Li Ya, Zhang Min, Hu Yong, Zou Dan, Du Bo, Mo Youlong, He Tianchu, Zhao Mingdan, Li Benlan, Xia Ji, Huang Zhongjun, Lu Fangyang, Lu Bing, Peng Jie
Department of Oncology, The Second Affiliated Hospital of Guizhou Medical University, Kaili, China.
Department of Oncology, Affiliated Hospital of Guizhou Medical University, Guiyang, China.
Front Med (Lausanne). 2025 Jul 24;12:1596788. doi: 10.3389/fmed.2025.1596788. eCollection 2025.

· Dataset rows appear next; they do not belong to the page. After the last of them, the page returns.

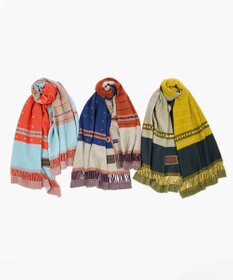 nitorito 【UNISEX】window ストール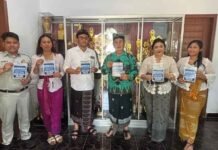 Jasa Raharja Bali Bersama Tim Pembina Samsat Tabanan Gelar Sosialisasi Pemutihan Pajak Kendaraan Bermotor di SMA Negeri 1 Tabanan jasa raharja bali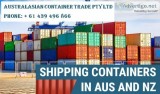 Storage Container Rental New Zealand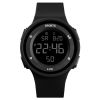 Men Sport Watch Multifunction Military Sports Watch Waterproof Luminous LED Digital Kids Watch Big Dial Student Electronic Watch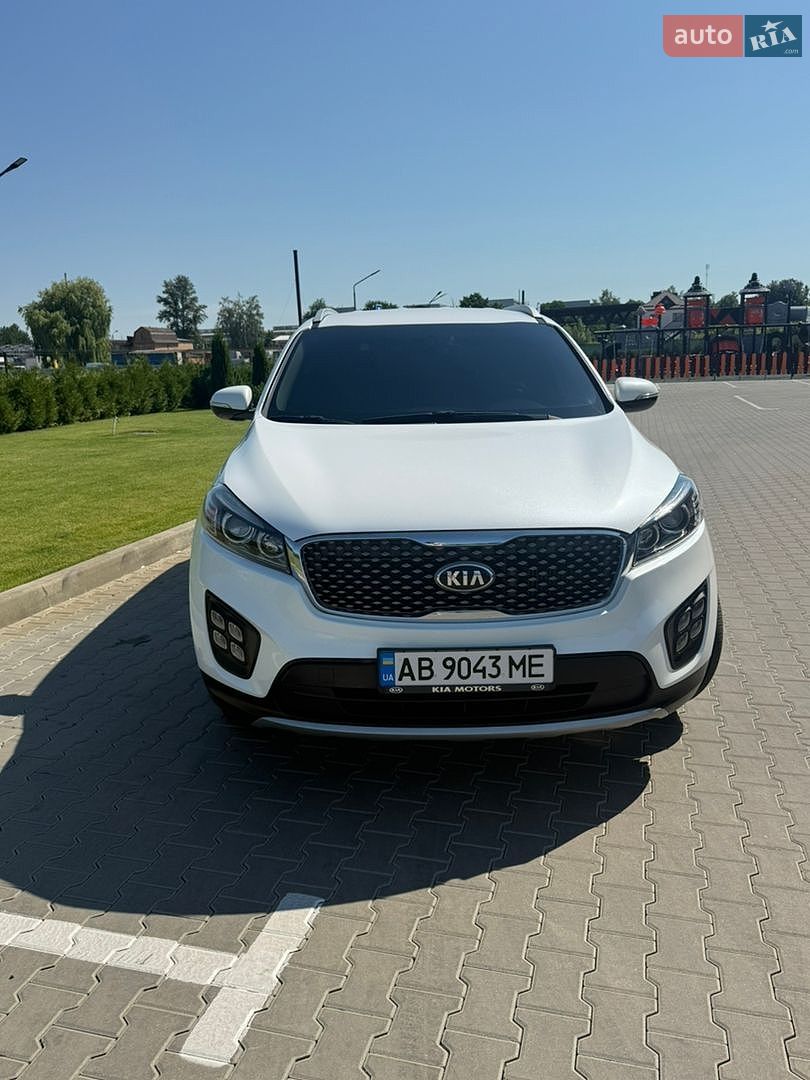 Kia Sorento 2016 VIN KNAPS81ABGA225889 фото оголошення 42 з 64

Numerous radiomic models have been developed to predict treatment outcomes in patients with NSCLC receiving chemotherapy and radiation therapy. However, computed tomography (CT) radiomic models that integrate the Gross Tumour Volume of the primary lesion (GTVp), the Gross Tumour Volume of nodal disease (GTVnd), and clinical information are relatively scarce and may offer greater predictive accuracy than models focusing on GTVp alone. This study aimed to evaluate the efficacy of a CT radiomic model combining GTVp, GTVnd, and clinical data for predicting treatment response in unresectable stage III-IV NSCLC patients undergoing concurrent chemoradiotherapy.

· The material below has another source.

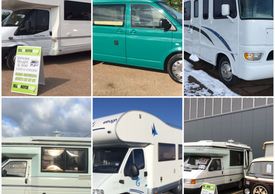 motorhome sales
Motorhome brokerage service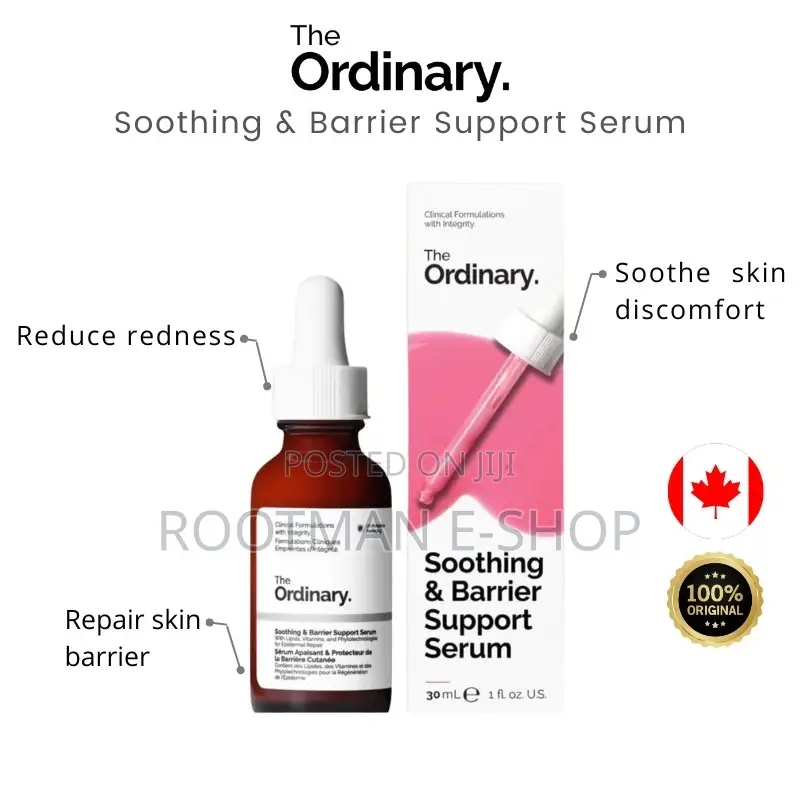 The Ordinary Soothing Barrier Support Serum 30ml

A total of 101 patients with unresectable stage III-IV NSCLC were included. GTVp was delineated using lung windows, and GTVnd was delineated using mediastinal windows. Radiological features were extracted using Python 3.6, then subjected to F-test and Lasso regression for feature selection. Logistic regression was performed on the selected radiological features. Clinical information was analysed with univariate and multivariate logistic regression to identify significant clinical variables. Five models were developed and evaluated, incorporating GTVp, GTVnd, and clinical data.

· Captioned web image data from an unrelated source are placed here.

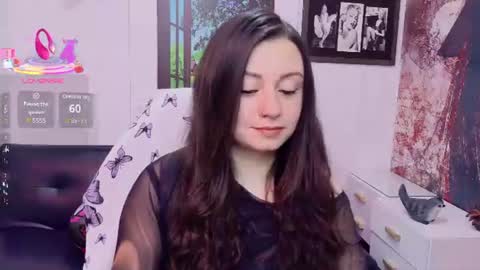 Snapshot of eva_rosell chatting on June 2026 03:06:02 PM Eva online show from June 2026 03:06:02 PM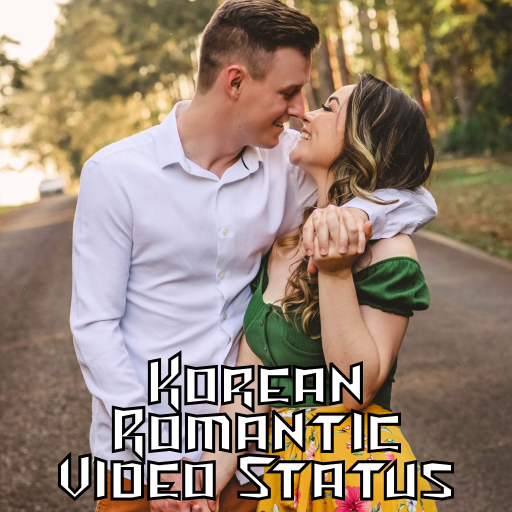 Korean Romantic Video Status icon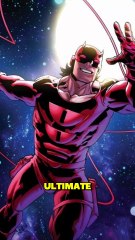 Qui est le VRAI Daredevil de l'Univers Ultimate ? Un Dieu Cosmique aux Sens Incroyables !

The GTVp-based radiomics model achieved an area under the curve (AUC) of 0.855 in the training cohort and 0.775 in the validation cohort. The multimodal composite model (integrating GTVp, GTVnd, and clinical parameters) significantly outperformed the GTVp-only model, with a training AUC of 0.862 and validation AUC of 0.863, demonstrating superior predictive performance for concurrent chemoradiotherapy response in this patient population.
已经开发了许多放射组学模型来预测接受化疗和放疗的非小细胞肺癌(NSCLC)患者的治疗结果。然而,整合原发灶大体肿瘤体积(GTVp)、淋巴结疾病大体肿瘤体积(GTVnd)和临床信息的计算机断层扫描(CT)放射组学模型相对较少,并且可能比仅关注GTVp的模型具有更高的预测准确性。本研究旨在评估结合GTVp、GTVnd和临床数据的CT放射组学模型对接受同步放化疗的不可切除III-IV期NSCLC患者治疗反应的预测效果。
共纳入101例不可切除的III-IV期NSCLC患者。使用肺窗勾画GTVp,使用纵隔窗勾画GTVnd。使用Python 3.6提取放射学特征,然后进行F检验和套索回归进行特征选择。对选定的放射学特征进行逻辑回归。对临床信息进行单变量和多变量逻辑回归分析,以确定显著的临床变量。开发并评估了五个模型,纳入了GTVp、GTVnd和临床数据。
基于GTVp的放射组学模型在训练队列中的曲线下面积(AUC)为0.855,在验证队列中为0.775。多模态复合模型(整合GTVp、GTVnd和临床参数)显著优于仅基于GTVp的模型,训练AUC为0.862,验证AUC为0.863,表明该模型对该患者群体同步放化疗反应具有卓越的预测性能。